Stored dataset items
»»

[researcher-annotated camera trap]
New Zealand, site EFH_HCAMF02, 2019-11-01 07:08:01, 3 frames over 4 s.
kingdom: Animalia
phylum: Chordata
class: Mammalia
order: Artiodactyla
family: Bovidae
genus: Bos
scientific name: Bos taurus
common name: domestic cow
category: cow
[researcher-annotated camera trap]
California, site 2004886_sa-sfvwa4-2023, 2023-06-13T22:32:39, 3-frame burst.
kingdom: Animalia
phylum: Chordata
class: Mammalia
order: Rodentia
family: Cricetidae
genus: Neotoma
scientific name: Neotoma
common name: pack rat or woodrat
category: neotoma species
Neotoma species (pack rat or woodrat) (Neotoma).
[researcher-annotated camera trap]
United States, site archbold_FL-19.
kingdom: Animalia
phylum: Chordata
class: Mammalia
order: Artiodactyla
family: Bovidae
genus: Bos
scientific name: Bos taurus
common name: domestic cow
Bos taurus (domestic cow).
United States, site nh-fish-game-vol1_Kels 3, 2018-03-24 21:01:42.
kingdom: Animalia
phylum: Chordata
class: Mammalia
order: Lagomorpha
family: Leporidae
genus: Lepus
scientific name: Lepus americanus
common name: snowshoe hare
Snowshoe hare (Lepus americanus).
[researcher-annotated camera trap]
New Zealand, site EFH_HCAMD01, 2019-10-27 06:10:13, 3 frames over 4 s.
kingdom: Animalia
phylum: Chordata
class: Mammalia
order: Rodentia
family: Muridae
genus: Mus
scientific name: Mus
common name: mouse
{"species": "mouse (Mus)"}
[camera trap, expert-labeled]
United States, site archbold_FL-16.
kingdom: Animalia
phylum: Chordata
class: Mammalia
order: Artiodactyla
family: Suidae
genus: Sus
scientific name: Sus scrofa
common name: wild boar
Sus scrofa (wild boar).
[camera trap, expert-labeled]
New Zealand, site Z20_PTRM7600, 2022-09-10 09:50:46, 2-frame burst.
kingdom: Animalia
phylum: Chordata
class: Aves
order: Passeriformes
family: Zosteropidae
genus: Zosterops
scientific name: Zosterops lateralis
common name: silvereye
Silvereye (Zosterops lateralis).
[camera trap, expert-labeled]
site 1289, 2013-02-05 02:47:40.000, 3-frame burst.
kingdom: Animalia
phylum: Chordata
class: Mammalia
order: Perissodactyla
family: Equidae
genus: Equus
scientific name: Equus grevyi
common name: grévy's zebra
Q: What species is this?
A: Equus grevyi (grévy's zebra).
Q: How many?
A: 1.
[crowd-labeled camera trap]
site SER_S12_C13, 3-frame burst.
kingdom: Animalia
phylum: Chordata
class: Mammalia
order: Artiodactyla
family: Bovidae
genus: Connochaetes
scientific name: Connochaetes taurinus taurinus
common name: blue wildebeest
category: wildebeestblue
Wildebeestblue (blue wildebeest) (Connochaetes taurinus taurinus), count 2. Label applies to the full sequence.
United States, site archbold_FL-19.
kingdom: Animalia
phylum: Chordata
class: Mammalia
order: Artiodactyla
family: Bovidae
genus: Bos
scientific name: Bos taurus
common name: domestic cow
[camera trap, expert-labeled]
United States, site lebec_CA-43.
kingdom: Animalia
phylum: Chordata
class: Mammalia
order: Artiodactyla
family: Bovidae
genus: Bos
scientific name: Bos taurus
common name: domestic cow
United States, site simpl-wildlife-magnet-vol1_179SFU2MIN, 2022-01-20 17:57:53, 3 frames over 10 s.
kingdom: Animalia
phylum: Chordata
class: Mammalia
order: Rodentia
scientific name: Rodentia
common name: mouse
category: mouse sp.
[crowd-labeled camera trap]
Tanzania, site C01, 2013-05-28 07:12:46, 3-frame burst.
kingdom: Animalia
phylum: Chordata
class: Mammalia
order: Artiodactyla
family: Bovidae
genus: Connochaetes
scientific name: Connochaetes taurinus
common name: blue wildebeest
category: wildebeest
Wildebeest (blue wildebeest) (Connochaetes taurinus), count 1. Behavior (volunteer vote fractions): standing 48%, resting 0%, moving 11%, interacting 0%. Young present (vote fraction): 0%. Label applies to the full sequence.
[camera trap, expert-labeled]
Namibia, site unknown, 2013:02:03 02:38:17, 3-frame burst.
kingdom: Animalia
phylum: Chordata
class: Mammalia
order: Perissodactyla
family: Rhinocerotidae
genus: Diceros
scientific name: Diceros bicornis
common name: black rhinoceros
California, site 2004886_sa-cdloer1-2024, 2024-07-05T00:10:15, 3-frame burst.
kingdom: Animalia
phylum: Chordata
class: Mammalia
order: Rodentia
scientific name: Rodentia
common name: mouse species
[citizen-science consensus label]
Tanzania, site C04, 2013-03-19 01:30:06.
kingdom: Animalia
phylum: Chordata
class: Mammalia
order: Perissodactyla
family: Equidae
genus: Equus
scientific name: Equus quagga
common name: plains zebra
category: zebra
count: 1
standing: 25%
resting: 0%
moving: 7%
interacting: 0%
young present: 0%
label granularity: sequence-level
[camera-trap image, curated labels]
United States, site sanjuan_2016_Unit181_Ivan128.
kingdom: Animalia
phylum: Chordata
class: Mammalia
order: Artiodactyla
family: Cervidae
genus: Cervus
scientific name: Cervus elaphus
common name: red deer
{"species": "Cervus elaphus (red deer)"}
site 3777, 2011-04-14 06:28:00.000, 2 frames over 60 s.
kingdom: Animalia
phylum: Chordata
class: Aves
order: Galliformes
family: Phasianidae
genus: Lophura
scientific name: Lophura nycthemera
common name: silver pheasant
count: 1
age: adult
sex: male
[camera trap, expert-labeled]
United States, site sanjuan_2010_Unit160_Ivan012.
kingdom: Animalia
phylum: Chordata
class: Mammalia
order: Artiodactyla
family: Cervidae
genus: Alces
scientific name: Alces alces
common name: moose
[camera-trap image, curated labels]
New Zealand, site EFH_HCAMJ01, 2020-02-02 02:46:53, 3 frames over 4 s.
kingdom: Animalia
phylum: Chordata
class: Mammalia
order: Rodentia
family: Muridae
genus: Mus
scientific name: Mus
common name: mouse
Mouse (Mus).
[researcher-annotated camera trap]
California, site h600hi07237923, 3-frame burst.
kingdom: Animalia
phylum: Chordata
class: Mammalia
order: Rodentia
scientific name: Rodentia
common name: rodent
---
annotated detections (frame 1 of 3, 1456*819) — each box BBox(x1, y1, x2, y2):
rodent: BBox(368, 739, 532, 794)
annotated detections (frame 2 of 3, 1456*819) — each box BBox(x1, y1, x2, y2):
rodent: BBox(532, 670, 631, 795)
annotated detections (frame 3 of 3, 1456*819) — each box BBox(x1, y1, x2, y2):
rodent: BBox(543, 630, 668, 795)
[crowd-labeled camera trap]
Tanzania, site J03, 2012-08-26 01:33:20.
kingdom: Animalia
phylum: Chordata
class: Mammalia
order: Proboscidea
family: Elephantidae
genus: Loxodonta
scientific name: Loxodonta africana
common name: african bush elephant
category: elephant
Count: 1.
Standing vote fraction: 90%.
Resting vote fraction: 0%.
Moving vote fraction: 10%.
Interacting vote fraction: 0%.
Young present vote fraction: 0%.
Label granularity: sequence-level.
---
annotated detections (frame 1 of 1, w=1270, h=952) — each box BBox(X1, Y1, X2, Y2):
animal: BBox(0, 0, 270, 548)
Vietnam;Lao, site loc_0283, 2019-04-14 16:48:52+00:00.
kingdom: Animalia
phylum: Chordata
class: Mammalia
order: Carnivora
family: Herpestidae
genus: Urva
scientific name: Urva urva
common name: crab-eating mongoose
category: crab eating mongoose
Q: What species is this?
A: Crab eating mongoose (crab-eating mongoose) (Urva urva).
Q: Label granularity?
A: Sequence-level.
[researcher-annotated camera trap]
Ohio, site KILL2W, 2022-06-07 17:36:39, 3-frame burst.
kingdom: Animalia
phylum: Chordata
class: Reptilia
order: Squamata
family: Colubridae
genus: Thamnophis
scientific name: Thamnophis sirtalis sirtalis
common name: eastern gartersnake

««

* _Exercise requirements_
In the entries above, copy the lines from the one that contains "Ohio, site KILL2W, 2022-06-07" through the last line, exactly as they appear.

* _Task solution_
Ohio, site KILL2W, 2022-06-07 17:36:39, 3-frame burst.
kingdom: Animalia
phylum: Chordata
class: Reptilia
order: Squamata
family: Colubridae
genus: Thamnophis
scientific name: Thamnophis sirtalis sirtalis
common name: eastern gartersnake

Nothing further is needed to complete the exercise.